**原文**:
========
4%SASE:4%伸長時の応力(gpd)
テナシティ:ヤーンの強度(グラム)/ヤーンの密度(デニール)(gpd)
バージン・ナイロン6,6のペレット:未加工ナイロン6,6のペレット
リサイクル・ナイロン6,6のペレット:スクラップ材から形成されたナイロン6,6のペレット
タイヤグレードのナイロン6.6のヤーン:タイヤのコードに使用されるナイロン6.6のヤーン
オイルを塗ったおよびオイルを塗っていないナイロン6,6の延伸ヤーンのスクラップおよび未延伸ヤーンのスクラップ:加工されたヤーンスクラップと加工されていないヤーンスクラップ
ナイロン6.6のストランド:押出機後の溶融ポリマー(スパゲッティのようなもの)
【発明を実施するための形態】
【0013】
本発明は、少なくとも10%のリサイクル・ナイロン6,6、好ましくは20%のリサイクル・ナイロン6,6を含むタイヤグレードのナイロン6,6のモノおよび/またはマルチフィラメントヤーンに関し、上記ナイロン6,6のモノまたはマルチフィラメントヤーンは、ASTM-D885に従って少なくとも8,0gpdのテナシティを有する。
【0014】
ASTM-D885は、タイヤコード、タイヤコードファブリック、および人工有機ベースファイバーから作られた工業用フィラメントヤーンの標準試験方法である。
タイヤグレードのナイロン6,6のモノフィラメントおよび/またはマルチフィラメントヤーンは、ASTM-D885に従い、少なくとも1,25gpd 4%のSASEを有する。
========
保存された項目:
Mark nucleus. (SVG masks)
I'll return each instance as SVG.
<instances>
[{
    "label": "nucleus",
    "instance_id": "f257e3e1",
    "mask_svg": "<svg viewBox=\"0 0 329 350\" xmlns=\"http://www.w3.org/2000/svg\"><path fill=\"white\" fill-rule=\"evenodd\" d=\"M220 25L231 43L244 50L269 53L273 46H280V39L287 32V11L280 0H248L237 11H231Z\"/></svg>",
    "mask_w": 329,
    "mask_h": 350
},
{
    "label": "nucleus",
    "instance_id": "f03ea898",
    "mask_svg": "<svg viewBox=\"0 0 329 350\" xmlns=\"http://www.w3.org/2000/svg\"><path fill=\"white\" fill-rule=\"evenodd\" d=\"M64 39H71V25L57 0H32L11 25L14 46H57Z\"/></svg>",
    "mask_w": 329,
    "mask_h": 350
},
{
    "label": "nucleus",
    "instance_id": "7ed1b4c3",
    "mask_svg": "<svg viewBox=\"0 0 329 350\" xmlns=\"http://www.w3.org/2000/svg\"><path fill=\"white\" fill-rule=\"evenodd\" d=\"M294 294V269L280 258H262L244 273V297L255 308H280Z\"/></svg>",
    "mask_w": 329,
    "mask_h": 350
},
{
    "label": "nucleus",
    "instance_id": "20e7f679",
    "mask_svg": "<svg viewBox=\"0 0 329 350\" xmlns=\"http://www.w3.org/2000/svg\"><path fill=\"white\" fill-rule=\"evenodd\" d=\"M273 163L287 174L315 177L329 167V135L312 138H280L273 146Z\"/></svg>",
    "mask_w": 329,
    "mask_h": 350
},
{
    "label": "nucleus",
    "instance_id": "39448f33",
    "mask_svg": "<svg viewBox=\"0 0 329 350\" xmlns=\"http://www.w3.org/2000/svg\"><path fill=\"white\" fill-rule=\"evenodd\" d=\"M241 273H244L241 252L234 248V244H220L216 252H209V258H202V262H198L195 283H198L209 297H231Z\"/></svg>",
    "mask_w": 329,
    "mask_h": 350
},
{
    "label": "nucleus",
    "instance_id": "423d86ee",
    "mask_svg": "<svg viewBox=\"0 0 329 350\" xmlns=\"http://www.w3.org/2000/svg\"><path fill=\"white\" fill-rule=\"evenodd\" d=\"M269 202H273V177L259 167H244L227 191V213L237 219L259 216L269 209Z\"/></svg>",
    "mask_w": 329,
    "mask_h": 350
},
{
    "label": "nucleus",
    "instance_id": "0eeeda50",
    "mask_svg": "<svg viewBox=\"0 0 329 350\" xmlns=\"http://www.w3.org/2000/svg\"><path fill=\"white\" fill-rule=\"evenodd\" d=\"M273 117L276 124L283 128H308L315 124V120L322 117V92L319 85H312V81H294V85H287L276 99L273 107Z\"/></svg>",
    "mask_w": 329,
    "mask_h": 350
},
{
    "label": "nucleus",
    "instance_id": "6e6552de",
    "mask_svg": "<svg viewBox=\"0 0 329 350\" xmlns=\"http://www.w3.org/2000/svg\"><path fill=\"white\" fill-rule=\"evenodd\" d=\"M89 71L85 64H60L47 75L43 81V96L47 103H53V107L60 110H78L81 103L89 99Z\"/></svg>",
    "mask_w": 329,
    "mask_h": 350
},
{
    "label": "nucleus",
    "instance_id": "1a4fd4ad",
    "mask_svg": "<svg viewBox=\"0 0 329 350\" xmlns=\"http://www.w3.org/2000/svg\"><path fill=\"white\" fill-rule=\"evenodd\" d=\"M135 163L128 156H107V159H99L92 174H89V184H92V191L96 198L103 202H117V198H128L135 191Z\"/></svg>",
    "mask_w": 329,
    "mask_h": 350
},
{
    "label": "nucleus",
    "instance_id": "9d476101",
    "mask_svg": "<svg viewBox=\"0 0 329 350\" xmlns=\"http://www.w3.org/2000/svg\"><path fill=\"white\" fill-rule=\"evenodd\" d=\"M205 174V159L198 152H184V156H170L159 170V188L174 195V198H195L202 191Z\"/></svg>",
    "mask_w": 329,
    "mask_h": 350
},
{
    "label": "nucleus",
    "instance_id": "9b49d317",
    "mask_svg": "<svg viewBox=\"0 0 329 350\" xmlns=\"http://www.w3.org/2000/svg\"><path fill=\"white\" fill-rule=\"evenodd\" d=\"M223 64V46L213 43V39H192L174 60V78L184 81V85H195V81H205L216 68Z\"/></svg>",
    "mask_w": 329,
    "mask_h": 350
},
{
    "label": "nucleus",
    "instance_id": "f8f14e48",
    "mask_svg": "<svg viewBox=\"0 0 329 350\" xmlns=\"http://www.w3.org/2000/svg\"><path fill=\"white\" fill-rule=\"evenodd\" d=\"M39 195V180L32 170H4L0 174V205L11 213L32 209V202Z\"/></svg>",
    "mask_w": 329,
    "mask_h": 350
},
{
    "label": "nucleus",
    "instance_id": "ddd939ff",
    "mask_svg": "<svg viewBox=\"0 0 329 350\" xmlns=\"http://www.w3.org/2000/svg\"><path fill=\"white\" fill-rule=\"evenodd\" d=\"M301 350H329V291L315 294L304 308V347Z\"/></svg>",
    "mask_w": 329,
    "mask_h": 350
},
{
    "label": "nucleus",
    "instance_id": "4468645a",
========
**実施する課題**:
a) ナイロン6,6ヤーンに関する原文によると、ASTM-D885は何の標準試験方法か答えてください。
b) ナイロン6,6ヤーンに関する原文から、「テナシティ:ヤーンの強度(グラム)/ヤーンの密度(デニール)(gpd)」で始まり「d 4%のSASEを有する。」で終わる部分を一字一句変えずに書き写してください。
答えるときは原文の内容だけを使ってください。

**課題別の解答**:
a) タイヤコード、タイヤコードファブリック、および人工有機ベースファイバーから作られた工業用フィラメントヤーンの標準試験方法です。

b)
テナシティ:ヤーンの強度(グラム)/ヤーンの密度(デニール)(gpd)
バージン・ナイロン6,6のペレット:未加工ナイロン6,6のペレット
リサイクル・ナイロン6,6のペレット:スクラップ材から形成されたナイロン6,6のペレット
タイヤグレードのナイロン6.6のヤーン:タイヤのコードに使用されるナイロン6.6のヤーン
オイルを塗ったおよびオイルを塗っていないナイロン6,6の延伸ヤーンのスクラップおよび未延伸ヤーンのスクラップ:加工されたヤーンスクラップと加工されていないヤーンスクラップ
ナイロン6.6のストランド:押出機後の溶融ポリマー(スパゲッティのようなもの)
【発明を実施するための形態】
【0013】
本発明は、少なくとも10%のリサイクル・ナイロン6,6、好ましくは20%のリサイクル・ナイロン6,6を含むタイヤグレードのナイロン6,6のモノおよび/またはマルチフィラメントヤーンに関し、上記ナイロン6,6のモノまたはマルチフィラメントヤーンは、ASTM-D885に従って少なくとも8,0gpdのテナシティを有する。
【0014】
ASTM-D885は、タイヤコード、タイヤコードファブリック、および人工有機ベースファイバーから作られた工業用フィラメントヤーンの標準試験方法である。
タイヤグレードのナイロン6,6のモノフィラメントおよび/またはマルチフィラメントヤーンは、ASTM-D885に従い、少なくとも1,25gpd 4%のSASEを有する。